» **Work instruction**
Each entry in this listing needs to be written out again, word for word.

======

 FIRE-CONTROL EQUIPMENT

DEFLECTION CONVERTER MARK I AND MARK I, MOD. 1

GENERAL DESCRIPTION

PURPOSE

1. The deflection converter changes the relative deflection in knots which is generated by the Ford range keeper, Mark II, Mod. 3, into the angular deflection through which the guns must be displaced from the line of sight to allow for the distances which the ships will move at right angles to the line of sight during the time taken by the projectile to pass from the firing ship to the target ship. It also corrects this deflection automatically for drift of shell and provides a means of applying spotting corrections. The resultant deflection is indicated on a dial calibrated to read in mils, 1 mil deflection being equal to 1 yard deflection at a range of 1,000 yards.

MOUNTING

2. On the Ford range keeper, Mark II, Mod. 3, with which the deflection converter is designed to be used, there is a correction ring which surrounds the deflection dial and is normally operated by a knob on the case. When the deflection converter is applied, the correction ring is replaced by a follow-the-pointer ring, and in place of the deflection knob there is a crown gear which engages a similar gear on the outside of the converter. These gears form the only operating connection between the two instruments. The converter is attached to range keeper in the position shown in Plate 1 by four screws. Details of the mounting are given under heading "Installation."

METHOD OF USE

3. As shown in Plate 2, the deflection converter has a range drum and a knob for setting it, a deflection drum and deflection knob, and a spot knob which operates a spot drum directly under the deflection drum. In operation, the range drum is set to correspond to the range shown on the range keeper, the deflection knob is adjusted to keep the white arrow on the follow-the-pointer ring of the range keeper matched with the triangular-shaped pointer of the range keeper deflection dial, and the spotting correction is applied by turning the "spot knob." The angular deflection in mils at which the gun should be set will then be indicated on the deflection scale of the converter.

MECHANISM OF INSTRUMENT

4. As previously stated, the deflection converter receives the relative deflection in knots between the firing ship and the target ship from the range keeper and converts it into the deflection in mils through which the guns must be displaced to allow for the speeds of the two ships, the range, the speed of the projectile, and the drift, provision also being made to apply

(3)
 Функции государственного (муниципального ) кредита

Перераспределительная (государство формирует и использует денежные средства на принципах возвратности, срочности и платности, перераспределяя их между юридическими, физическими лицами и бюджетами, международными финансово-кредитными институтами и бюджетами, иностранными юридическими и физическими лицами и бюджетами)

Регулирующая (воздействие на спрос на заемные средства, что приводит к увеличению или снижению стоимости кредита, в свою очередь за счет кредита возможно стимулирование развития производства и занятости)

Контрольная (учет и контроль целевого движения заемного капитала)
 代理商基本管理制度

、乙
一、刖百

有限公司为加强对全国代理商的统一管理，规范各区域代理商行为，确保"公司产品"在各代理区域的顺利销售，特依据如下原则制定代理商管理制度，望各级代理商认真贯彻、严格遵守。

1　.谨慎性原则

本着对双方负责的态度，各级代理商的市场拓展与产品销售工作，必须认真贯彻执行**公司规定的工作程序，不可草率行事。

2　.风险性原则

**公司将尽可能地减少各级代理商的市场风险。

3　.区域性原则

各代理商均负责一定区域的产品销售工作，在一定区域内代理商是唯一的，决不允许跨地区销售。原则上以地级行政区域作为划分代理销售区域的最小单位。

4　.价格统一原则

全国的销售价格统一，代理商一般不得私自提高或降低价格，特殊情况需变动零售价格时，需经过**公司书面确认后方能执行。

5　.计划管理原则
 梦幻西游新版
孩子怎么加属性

======

» **Output**
 FIRE-CONTROL EQUIPMENT

DEFLECTION CONVERTER MARK I AND MARK I, MOD. 1

GENERAL DESCRIPTION

PURPOSE

1. The deflection converter changes the relative deflection in knots which is generated by the Ford range keeper, Mark II, Mod. 3, into the angular deflection through which the guns must be displaced from the line of sight to allow for the distances which the ships will move at right angles to the line of sight during the time taken by the projectile to pass from the firing ship to the target ship. It also corrects this deflection automatically for drift of shell and provides a means of applying spotting corrections. The resultant deflection is indicated on a dial calibrated to read in mils, 1 mil deflection being equal to 1 yard deflection at a range of 1,000 yards.

MOUNTING

2. On the Ford range keeper, Mark II, Mod. 3, with which the deflection converter is designed to be used, there is a correction ring which surrounds the deflection dial and is normally operated by a knob on the case. When the deflection converter is applied, the correction ring is replaced by a follow-the-pointer ring, and in place of the deflection knob there is a crown gear which engages a similar gear on the outside of the converter. These gears form the only operating connection between the two instruments. The converter is attached to range keeper in the position shown in Plate 1 by four screws. Details of the mounting are given under heading "Installation."

METHOD OF USE

3. As shown in Plate 2, the deflection converter has a range drum and a knob for setting it, a deflection drum and deflection knob, and a spot knob which operates a spot drum directly under the deflection drum. In operation, the range drum is set to correspond to the range shown on the range keeper, the deflection knob is adjusted to keep the white arrow on the follow-the-pointer ring of the range keeper matched with the triangular-shaped pointer of the range keeper deflection dial, and the spotting correction is applied by turning the "spot knob." The angular deflection in mils at which the gun should be set will then be indicated on the deflection scale of the converter.

MECHANISM OF INSTRUMENT

4. As previously stated, the deflection converter receives the relative deflection in knots between the firing ship and the target ship from the range keeper and converts it into the deflection in mils through which the guns must be displaced to allow for the speeds of the two ships, the range, the speed of the projectile, and the drift, provision also being made to apply

(3)
 Функции государственного (муниципального ) кредита

Перераспределительная (государство формирует и использует денежные средства на принципах возвратности, срочности и платности, перераспределяя их между юридическими, физическими лицами и бюджетами, международными финансово-кредитными институтами и бюджетами, иностранными юридическими и физическими лицами и бюджетами)

Регулирующая (воздействие на спрос на заемные средства, что приводит к увеличению или снижению стоимости кредита, в свою очередь за счет кредита возможно стимулирование развития производства и занятости)

Контрольная (учет и контроль целевого движения заемного капитала)
 代理商基本管理制度

、乙
一、刖百

有限公司为加强对全国代理商的统一管理，规范各区域代理商行为，确保"公司产品"在各代理区域的顺利销售，特依据如下原则制定代理商管理制度，望各级代理商认真贯彻、严格遵守。

1　.谨慎性原则

本着对双方负责的态度，各级代理商的市场拓展与产品销售工作，必须认真贯彻执行**公司规定的工作程序，不可草率行事。

2　.风险性原则

**公司将尽可能地减少各级代理商的市场风险。

3　.区域性原则

各代理商均负责一定区域的产品销售工作，在一定区域内代理商是唯一的，决不允许跨地区销售。原则上以地级行政区域作为划分代理销售区域的最小单位。

4　.价格统一原则

全国的销售价格统一，代理商一般不得私自提高或降低价格，特殊情况需变动零售价格时，需经过**公司书面确认后方能执行。

5　.计划管理原则
 梦幻西游新版
孩子怎么加属性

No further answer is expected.